Billions of years of biological evolution, capped by some 6 million
years of specifically human evolution since we parted ways with our closest
cousins, the chimpanzees, have not prepared us well for modern technology. Consider, for example, overpopulation. The universal biological urge,
instilled in our genes by eons of evolution, is to procreate. But with the rise of agriculture some
ten thousand years ago, and of modern medicine during the past few centuries,
human numbers skyrocketed and our urge to procreate became counterproductive. Scientists estimate that Earth can sustain
a human population of about four billion living at the consumption level of
Mediterranean nations such as Italy, or two billion living at the USA's
consumption level. Yet our
population is over six billion and still climbing, because we have not accepted
family planning as a moral responsibility.
Overly
individualistic ideologies often lead to harmful uses of technology. The automobile is a good example. It has given many of us unparalleled
freedom of movement, but that freedom is now destroying our cities and our
environment. It's a freedom that
didn't even exist until about a century ago. Yet people get incensed at suggestions that even a small
part of that freedom be sacrificed for the greater good by, say, raising the
driving age, or increasing the gasoline mileage standards. We accept the technology, but reject
the responsibility.
Cultural habits,
especially as expressed through many of the world's religions, often stand in
the way of rational decision-making about science and technology. Science is certainly compatible with
humane and liberal religious values, including a belief in God, but it is not
compatible with fundamentalist beliefs such as the so-called "literal
truth" of particular religious texts. Thus fundamentalists around the world tend to oppose the
changes needed to overcome, for example, overpopulation: family planning, sex education, and the
education and economic freedom of women.
We stand with one
foot in modernity and the other in medieval superstitions, a contradiction that
cannot endure. If allowed to
continue for many more decades, such consequences as resource shortages, failed
nations, terrorism, and environmental collapse will put both our feet back into
the middle ages.
But don't despair,
for our predicament is eminently solvable. The solution is to use the part of our anatomy that has
gotten us this far: our
brains.
Education
is the place to start. As Doctor
Frankenstein discovered, it's dangerous to use powerful technology without
understanding its possible consequences.
We are not paying our dues for the modern age. Paying our dues means, primarily, learning more than we are
learning today.
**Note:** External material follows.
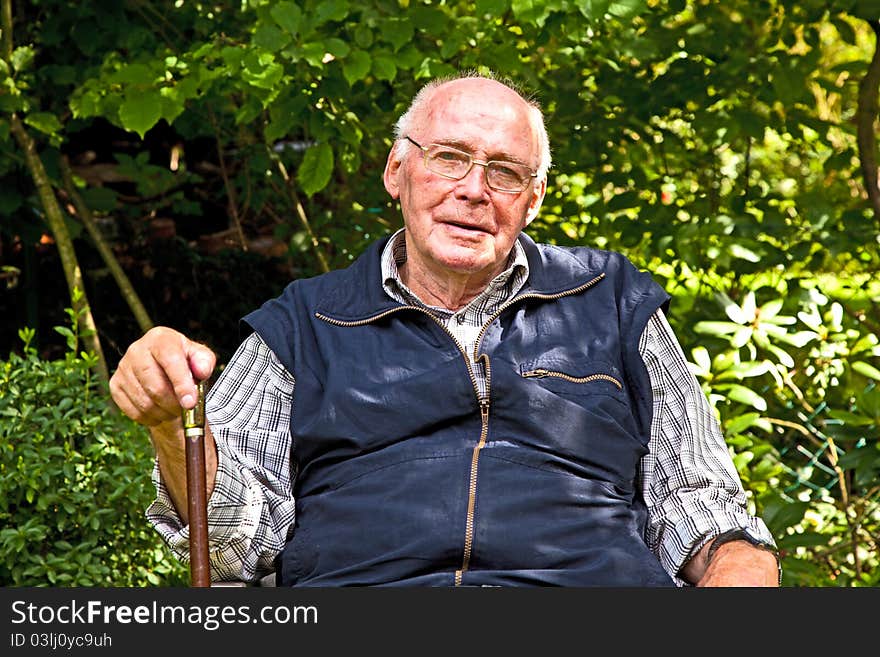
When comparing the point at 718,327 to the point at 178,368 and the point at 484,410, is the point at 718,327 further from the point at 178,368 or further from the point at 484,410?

Education must be
more rigorous and universal, must spend far more time on science, and must
emphasize critical rational thinking.
Unfortunately, superstition continues to inhibit science education as
fundamentalists seek to replace or "supplement" the fundamental
principle of biology, namely biological evolution, with creationism. This is exactly like supplementing the
notion that our planet is spherical with the notion that it's flat. There is no debate among scientists
about this issue, yet fundamentalists continue their noisy public spectacle. Until we can rid ourselves of such
distractions, we won't get the educational system we need.
Scientists
themselves have been leading shirkers of responsibility for the humane use of
science. It's up to scientists to
spend the time and energy required to help educate teachers, students,
politicians, reporters and others.
But we scientists have spent nearly all of our time doing
narrowly-focused research, earning prestige and profits but spending little
time with even the undergraduates on our own campuses, much less concerning
ourselves with the broader society.
The most important
part of the solution is not difficult, and in fact it's a lot of fun. It's called education. But we'd better get busy.